Niceties Be Damned: NLRB Talks Profanity

On May 1, the National Labor Relations Board (NLRB) issued an opinion that changes, yet again, the analysis for disciplining employees who use profanity in the context of labor activities.

Prior to 2020, the standard for determining whether an employee could be lawfully disciplined for profane or offensive comments or outbursts made while engaged in protected union activity depended on the context. Over many years, the NLRB’s case law created different standards for outbursts where management was involved, for outbursts on the picket line, and for social media posts.

In January 2020, the NLRB decided the General Motors case and established a single analysis to be used for all such outbursts, regardless of the specific context in which the outburst was made. The General Motors decision was viewed favorably by employers as a more predictable way to analyze the employee’s conduct.

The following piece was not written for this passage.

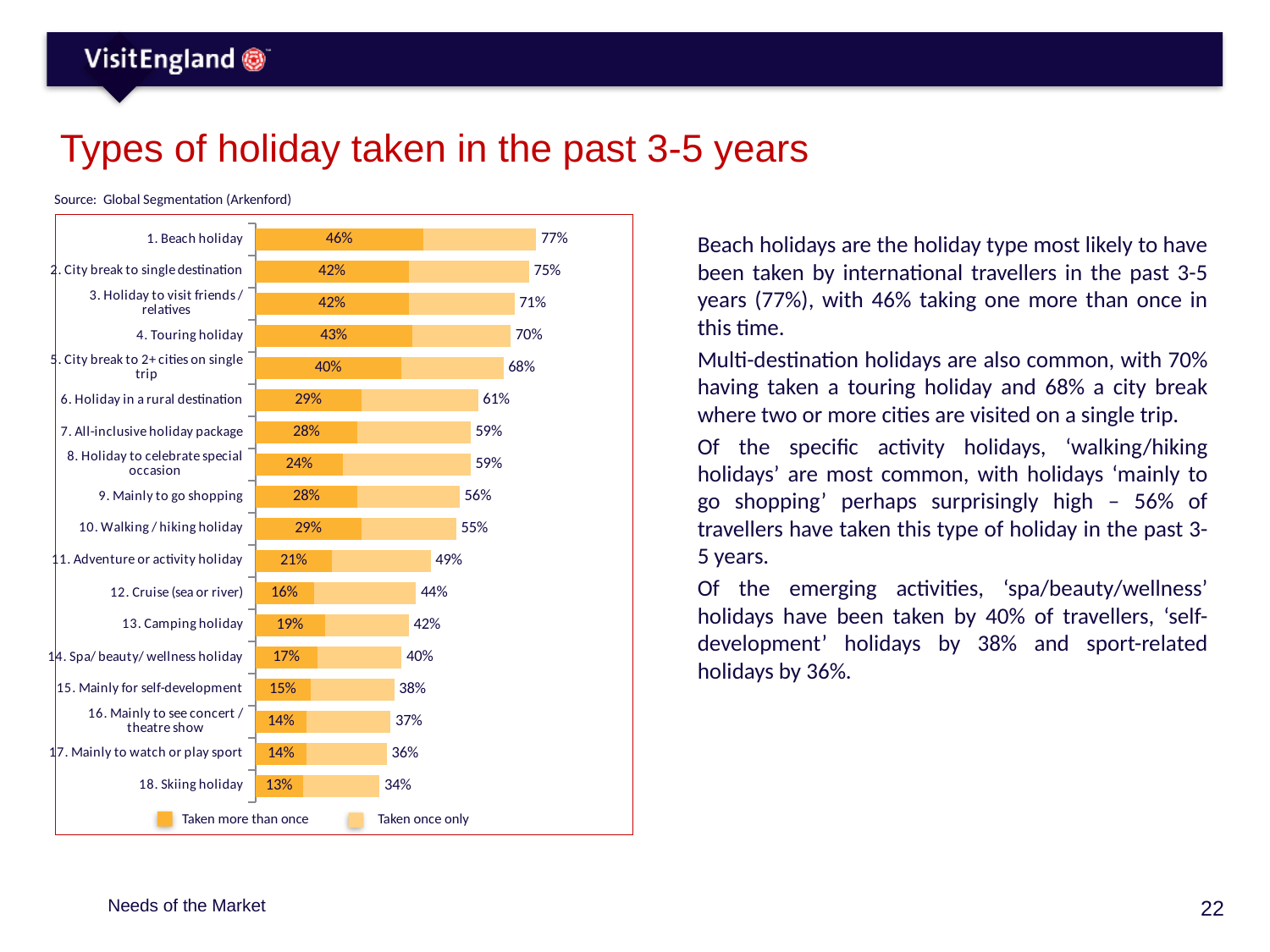
What are the two legend entries in the chart? Taken more than once; Taken once only What is the difference between the total percentage for '2. City break to single destination' (75%) and '18. Skiing holiday' (34%)? 41% What kind of chart is shown on the slide? Stacked bar chart Which holiday type has the highest total percentage? 1. Beach holiday What percentage of travellers have taken a beach holiday more than once? 46% What is the total percentage shown for '4. Touring holiday'? 70% Which has a higher total percentage: '9. Mainly to go shopping' or '10. Walking / hiking holiday'? 9. Mainly to go shopping How many holiday types are listed in the chart? 18 What percentage is shown for 'Taken more than once' for '12. Cruise (sea or river)'? 16% What is the difference between the total percentage for beach holiday (77%) and the 'taken more than once' percentage for beach holiday (46%)? 31% How many series does the legend list? 2 Which holiday type has the lowest total percentage? 18. Skiing holiday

But the NLRB’s decision in Lion Elastomers LLC II, turns the clocks back to a time before General Motors, reverting to the context-specific analysis. The NLRB found that labor disputes are often heated and therefore employees must be given some leeway for bad behavior while engaging in concerted activity, such as picketing, union organizing, or campaigning.

With General Motors now overturned, employers once again must evaluate each situation independently based on the severity of the conduct and the context in which the speech was made. Speech that is profane or offensive—even sexist or racist—cannot be grounds for discipline if it was made in the context of protected labor activity unless it rises to the level of extreme behavior. A determination of whether profane speech is protected requires an evaluation of the circumstances specific to that instance, including the severity of the language used, the audience, and the location of the conduct.

Employers should consider consulting experienced labor counsel prior to issuing discipline for profane or offensive conduct.